Getting your tech aligned with strategy
Technology can provide retailers with a whole wealth of data. But what KPIs they use and what data they choose to act on comes from strategy. The key to getting the most out of AI insights is to set them in line with business targets and constraints.
So, when AI is analysing a retailer’s inventory, transaction and pricing data, for example, it also accounts for KPIs when it provides its suggestions for pricing products. This could be a target to sell out-of-season stock over six weeks, in a certain city, and both online and in store. Through this approach, retailers can best preserve margins while also driving their revenue – and that’s generally the goal.
However, sometimes there is also benefit in knowing when to embrace driving revenue instead of margins; knowing when you are in a ‘needs must’ situation and have to clear the decks in the most optimal – and responsible – way.

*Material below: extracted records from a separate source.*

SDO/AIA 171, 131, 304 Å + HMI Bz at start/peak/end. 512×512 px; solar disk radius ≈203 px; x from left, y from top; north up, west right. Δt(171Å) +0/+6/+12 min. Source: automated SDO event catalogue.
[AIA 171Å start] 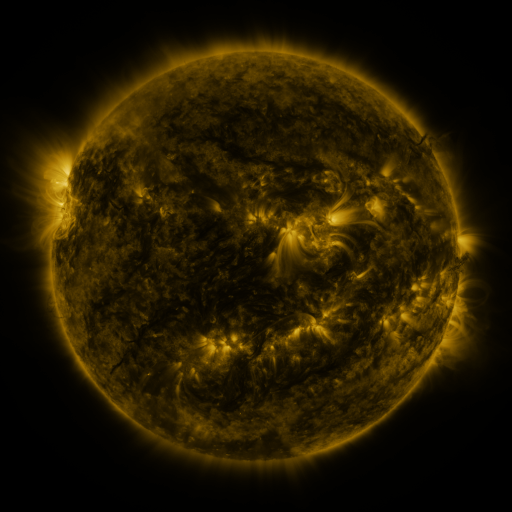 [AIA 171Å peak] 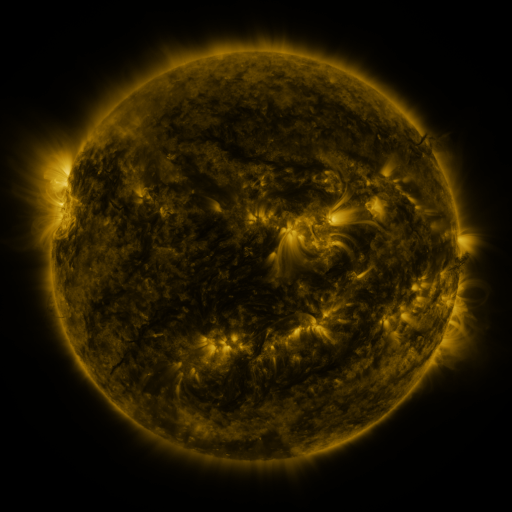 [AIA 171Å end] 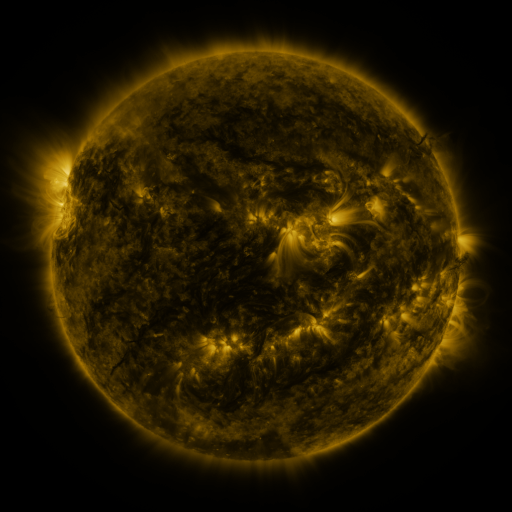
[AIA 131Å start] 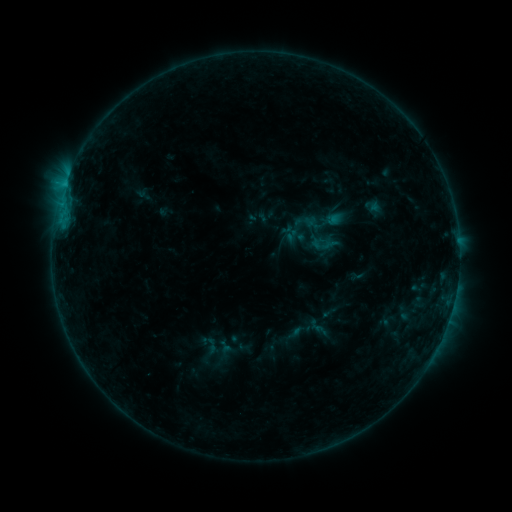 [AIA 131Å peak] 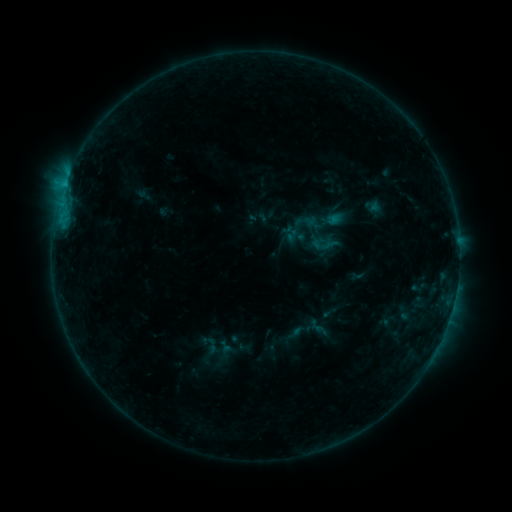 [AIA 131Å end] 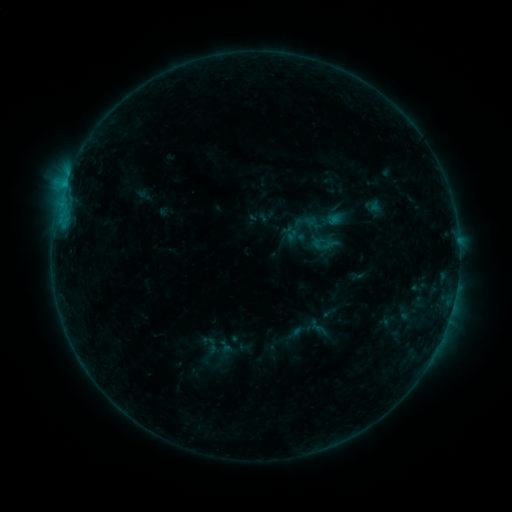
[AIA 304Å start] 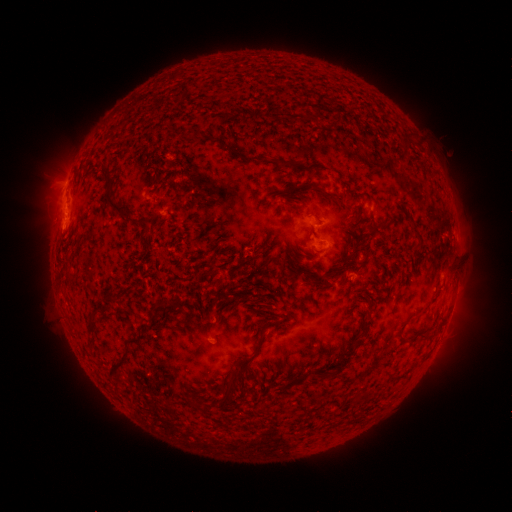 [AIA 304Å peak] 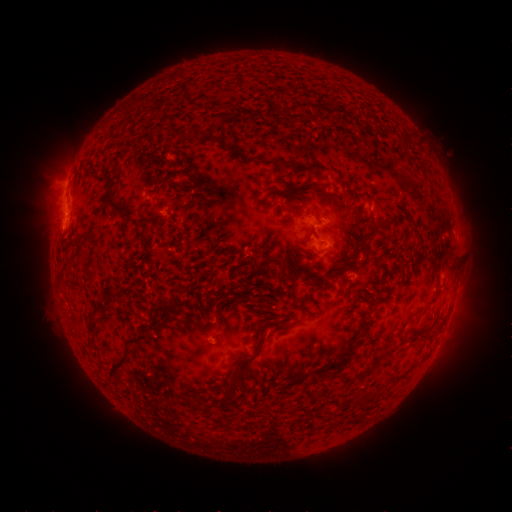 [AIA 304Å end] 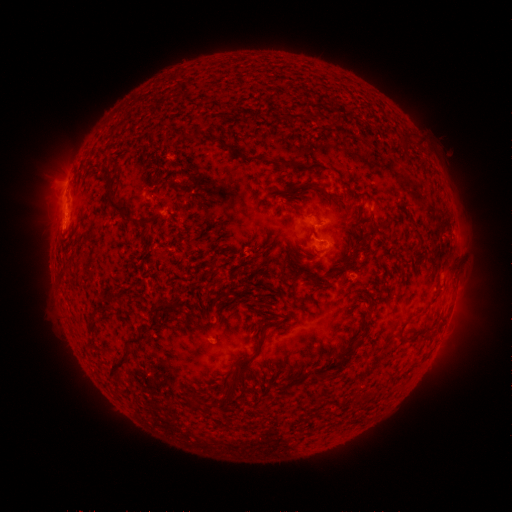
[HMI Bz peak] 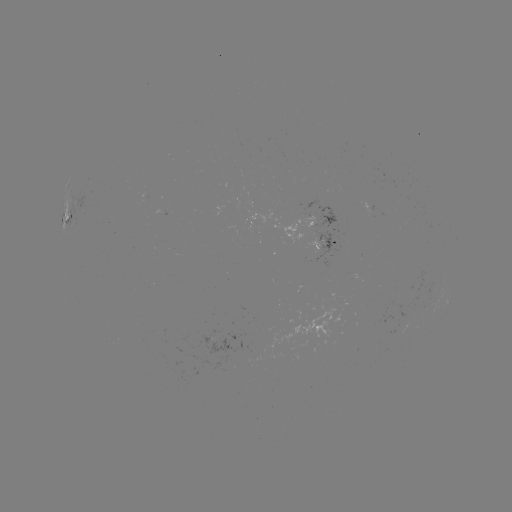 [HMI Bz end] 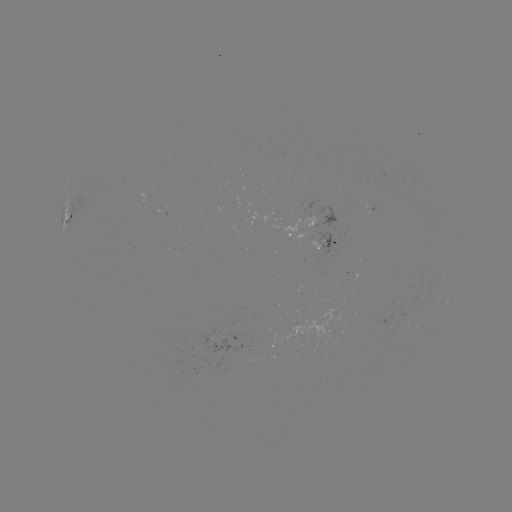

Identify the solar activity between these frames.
no catalogued flare and no flagged EUV brightening in this window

A trend we increasingly came across towards the second half of last year was retailers looking to find the optimal price to shift their remaining products which had already been priced too low, so they could minimise their losses and start with a clean slate.
A smarter, more elastic way to price products
We’ve talked a lot about how understanding price elasticity can drive moving surplus stock. But price elasticity is just as important to maximising revenue and margins for day-to-day business and stealing a lead on competitors. And if it’s embedded into processes, it can significantly reduce the amount of money tied up in slow-moving stock, as there will be less of it in the first place.
AI underpins an effective price elasticity strategy. It provides the data that allows teams to discover the optimal product price or even if a markdown is necessary at all. And by combining AI with business targets, they know which products to discount, when, and by how much. Retailers can then make fast, informed decisions that best preserve their margins and revenue – or the optimal way to drive sales in ‘needs must’ situations.
The gains are there to be made. If you hadn’t heard of price elasticity before, it’ll certainly be on your radar now.